Mit seiner direkten und häufig sehr schonungslosen Art steht Reich-Ranicki schnell im Mittelpunkt der Sendung und erlangt regelrecht Popstar-Status. Reich-Ranicki befremdet jedoch zunehmend Kollegen und Schriftsteller: Nobelpreisträger Günter Grass wendet sich etwa nach dem beispiellosen Verriss seines Romans Ein weites Feld, den Reich-Ranicki zudem öffentlichkeitswirksam im Spiegel bildlich zerreißt, ebenso vom Literaturkritiker ab wie Martin Walser nach zahllosen Attacken. Für einen Eklat sorgt Sigrid Löffler im Mai 2001, als sie im Streit das Literarische Quartett verlässt und Reich-Ranicki heftig kritisiert.
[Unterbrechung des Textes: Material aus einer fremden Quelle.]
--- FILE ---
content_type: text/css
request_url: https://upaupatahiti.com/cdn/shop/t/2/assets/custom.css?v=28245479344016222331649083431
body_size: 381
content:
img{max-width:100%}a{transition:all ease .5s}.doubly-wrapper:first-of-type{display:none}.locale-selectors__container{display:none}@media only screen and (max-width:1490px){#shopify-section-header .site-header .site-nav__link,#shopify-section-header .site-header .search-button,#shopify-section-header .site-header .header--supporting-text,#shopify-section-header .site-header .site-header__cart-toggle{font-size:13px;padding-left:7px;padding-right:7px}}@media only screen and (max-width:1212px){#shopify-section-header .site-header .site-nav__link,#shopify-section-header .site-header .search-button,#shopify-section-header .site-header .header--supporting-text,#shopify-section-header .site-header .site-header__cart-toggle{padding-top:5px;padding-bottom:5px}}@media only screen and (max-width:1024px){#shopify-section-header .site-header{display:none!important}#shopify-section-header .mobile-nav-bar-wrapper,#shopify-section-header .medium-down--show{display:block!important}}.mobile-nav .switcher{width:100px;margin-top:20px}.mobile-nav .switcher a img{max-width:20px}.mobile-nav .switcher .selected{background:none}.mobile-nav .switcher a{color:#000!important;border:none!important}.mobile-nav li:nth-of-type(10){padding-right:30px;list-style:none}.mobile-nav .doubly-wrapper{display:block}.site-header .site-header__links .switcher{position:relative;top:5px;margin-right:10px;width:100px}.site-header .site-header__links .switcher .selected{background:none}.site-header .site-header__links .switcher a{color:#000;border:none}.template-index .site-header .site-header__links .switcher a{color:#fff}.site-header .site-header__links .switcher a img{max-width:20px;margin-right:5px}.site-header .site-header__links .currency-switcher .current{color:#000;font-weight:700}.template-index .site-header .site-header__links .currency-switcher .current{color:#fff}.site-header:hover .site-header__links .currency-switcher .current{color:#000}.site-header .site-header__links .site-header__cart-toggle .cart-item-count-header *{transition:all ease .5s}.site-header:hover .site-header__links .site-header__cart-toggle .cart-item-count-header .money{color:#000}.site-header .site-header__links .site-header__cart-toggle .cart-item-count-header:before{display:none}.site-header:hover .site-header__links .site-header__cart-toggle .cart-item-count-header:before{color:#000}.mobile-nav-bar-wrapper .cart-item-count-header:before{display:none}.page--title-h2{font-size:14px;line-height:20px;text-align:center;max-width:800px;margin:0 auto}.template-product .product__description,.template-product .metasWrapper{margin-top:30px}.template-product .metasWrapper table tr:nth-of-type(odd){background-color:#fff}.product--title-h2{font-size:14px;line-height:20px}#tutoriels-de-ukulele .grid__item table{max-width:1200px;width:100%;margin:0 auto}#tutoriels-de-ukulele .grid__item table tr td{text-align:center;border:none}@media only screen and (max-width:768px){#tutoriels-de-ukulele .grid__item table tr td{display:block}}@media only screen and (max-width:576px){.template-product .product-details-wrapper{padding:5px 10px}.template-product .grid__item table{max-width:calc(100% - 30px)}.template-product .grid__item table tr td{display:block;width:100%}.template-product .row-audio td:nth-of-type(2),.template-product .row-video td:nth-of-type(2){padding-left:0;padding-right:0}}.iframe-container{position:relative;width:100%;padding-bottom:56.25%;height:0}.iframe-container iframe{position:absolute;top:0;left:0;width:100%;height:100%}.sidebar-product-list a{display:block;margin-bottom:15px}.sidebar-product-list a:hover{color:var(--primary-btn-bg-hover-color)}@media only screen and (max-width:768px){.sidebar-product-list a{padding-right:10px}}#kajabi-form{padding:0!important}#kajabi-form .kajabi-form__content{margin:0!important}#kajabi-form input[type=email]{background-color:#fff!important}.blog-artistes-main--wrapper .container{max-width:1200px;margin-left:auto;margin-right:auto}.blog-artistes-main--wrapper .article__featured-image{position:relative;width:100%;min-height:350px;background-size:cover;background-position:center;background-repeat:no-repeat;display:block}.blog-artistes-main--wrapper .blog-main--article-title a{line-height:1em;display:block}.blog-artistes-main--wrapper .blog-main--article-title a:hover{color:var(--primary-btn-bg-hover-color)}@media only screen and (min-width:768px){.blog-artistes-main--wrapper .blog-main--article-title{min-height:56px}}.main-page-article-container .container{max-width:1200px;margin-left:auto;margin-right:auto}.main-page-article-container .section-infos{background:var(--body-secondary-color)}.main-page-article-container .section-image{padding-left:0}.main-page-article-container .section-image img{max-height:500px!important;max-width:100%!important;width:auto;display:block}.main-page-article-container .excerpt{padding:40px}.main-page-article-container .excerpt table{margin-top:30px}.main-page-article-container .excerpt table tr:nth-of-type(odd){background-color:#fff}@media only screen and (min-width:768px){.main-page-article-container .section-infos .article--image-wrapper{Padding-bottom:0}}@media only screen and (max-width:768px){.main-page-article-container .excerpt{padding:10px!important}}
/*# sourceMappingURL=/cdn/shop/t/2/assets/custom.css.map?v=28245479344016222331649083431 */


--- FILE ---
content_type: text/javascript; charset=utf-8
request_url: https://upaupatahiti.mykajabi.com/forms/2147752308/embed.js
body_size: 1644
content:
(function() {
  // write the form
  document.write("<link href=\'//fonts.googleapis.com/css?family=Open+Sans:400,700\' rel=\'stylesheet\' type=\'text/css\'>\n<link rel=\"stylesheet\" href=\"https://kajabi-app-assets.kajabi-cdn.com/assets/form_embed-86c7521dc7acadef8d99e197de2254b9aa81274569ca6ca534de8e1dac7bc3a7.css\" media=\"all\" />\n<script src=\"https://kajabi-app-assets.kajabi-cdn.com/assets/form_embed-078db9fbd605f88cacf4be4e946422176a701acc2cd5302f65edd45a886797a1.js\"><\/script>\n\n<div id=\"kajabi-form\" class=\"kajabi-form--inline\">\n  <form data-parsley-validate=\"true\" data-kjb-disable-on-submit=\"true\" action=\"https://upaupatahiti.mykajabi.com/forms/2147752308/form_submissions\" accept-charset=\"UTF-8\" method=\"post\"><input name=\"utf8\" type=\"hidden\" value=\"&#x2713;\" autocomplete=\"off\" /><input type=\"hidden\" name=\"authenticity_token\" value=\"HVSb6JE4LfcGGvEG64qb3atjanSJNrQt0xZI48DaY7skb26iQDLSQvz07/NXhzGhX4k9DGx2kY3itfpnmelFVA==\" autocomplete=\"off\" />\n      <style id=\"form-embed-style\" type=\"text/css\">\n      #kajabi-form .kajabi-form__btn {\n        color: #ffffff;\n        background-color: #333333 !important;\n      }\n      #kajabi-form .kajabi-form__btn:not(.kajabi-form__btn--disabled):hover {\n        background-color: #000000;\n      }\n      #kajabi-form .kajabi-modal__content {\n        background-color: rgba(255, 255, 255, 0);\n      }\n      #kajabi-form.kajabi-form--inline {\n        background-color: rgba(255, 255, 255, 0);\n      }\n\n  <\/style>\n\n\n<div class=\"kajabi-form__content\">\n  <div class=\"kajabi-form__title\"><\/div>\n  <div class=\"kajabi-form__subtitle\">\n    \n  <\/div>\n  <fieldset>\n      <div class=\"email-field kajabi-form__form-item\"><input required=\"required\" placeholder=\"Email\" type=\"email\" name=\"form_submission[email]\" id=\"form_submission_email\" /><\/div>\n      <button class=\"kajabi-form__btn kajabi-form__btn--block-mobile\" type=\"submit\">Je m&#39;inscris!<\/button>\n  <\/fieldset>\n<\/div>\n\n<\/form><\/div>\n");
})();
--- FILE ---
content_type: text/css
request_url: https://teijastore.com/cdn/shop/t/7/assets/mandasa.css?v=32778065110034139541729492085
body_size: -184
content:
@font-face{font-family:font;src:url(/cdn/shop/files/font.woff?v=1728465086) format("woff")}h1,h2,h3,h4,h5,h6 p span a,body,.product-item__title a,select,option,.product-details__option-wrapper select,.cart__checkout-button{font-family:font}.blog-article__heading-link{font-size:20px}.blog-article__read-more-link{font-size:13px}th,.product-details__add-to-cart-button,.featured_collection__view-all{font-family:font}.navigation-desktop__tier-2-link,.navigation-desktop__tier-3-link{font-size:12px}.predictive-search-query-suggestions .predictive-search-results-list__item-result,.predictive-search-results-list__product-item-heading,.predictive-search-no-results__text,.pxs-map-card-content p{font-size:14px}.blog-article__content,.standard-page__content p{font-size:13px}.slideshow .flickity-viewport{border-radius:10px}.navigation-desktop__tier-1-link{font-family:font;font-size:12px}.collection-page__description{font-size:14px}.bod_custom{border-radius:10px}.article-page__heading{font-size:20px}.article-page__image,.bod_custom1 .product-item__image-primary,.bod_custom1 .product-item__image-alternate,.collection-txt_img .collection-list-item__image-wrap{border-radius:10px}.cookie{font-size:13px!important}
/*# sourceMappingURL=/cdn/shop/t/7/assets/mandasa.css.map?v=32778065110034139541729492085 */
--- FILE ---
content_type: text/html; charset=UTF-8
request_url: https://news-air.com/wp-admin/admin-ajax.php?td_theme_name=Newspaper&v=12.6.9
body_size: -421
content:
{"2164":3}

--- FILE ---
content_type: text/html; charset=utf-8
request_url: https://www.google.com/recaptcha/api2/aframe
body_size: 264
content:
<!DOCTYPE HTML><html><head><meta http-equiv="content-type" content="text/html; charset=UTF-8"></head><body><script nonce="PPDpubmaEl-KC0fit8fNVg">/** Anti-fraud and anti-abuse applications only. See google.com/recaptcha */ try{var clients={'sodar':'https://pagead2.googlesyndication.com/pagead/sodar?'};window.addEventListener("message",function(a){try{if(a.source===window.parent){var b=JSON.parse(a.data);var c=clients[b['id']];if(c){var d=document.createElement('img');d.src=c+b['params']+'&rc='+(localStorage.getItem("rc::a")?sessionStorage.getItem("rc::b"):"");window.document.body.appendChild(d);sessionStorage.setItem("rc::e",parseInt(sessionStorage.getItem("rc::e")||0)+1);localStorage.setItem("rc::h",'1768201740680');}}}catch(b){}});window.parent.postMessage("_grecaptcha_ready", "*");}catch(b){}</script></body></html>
Nach Absetzung des Literarischen Quartetts präsentierte Reich-Ranicki ab Herbst 2001 in neun Folgen seiner Sendung Solo Neuveröffentlichungen ohne seine langjährigen Weggefährten. Im Verlauf seiner Karriere als Publizist veröffentlichte Reich-Ranicki mehr als hundert literaturwissenschaftliche Bücher, die von einer Sammlung seiner wichtigsten Kritiken bis zu Interpretationen über Thomas Mann (Thomas Mann und die Seinen) und Heinrich Heine (Der Fall Heine) reichen. Seinen größten Erfolg als Autor feierte Marcel Reich-Ranicki jedoch 2000 mit seiner Autobiographie Mein Leben, die sich über eine halbe Million Mal verkaufte. Im Juni 2002 erlangte der Großkritiker die Ehrendoktorwürde der Ludwig-Maximilian-Universität München. Im Jahr 2007 erfolgte sogar die Einrichtung eines Marcel-Reich-Ranicki-Lehrstuhls für deutsche Literatur an der Universität Tel Aviv. Schlagzeilen machte der Literaturkritiker im Oktober 2008, als er bei der Verleihung des Deutschen Fernsehpreises den Preis für sein Lebenswerk ablehnte.

Vielen wird der berühmteste Literaturkritiker unserer Zeit in sehr lebhafter Erinnerung bleiben.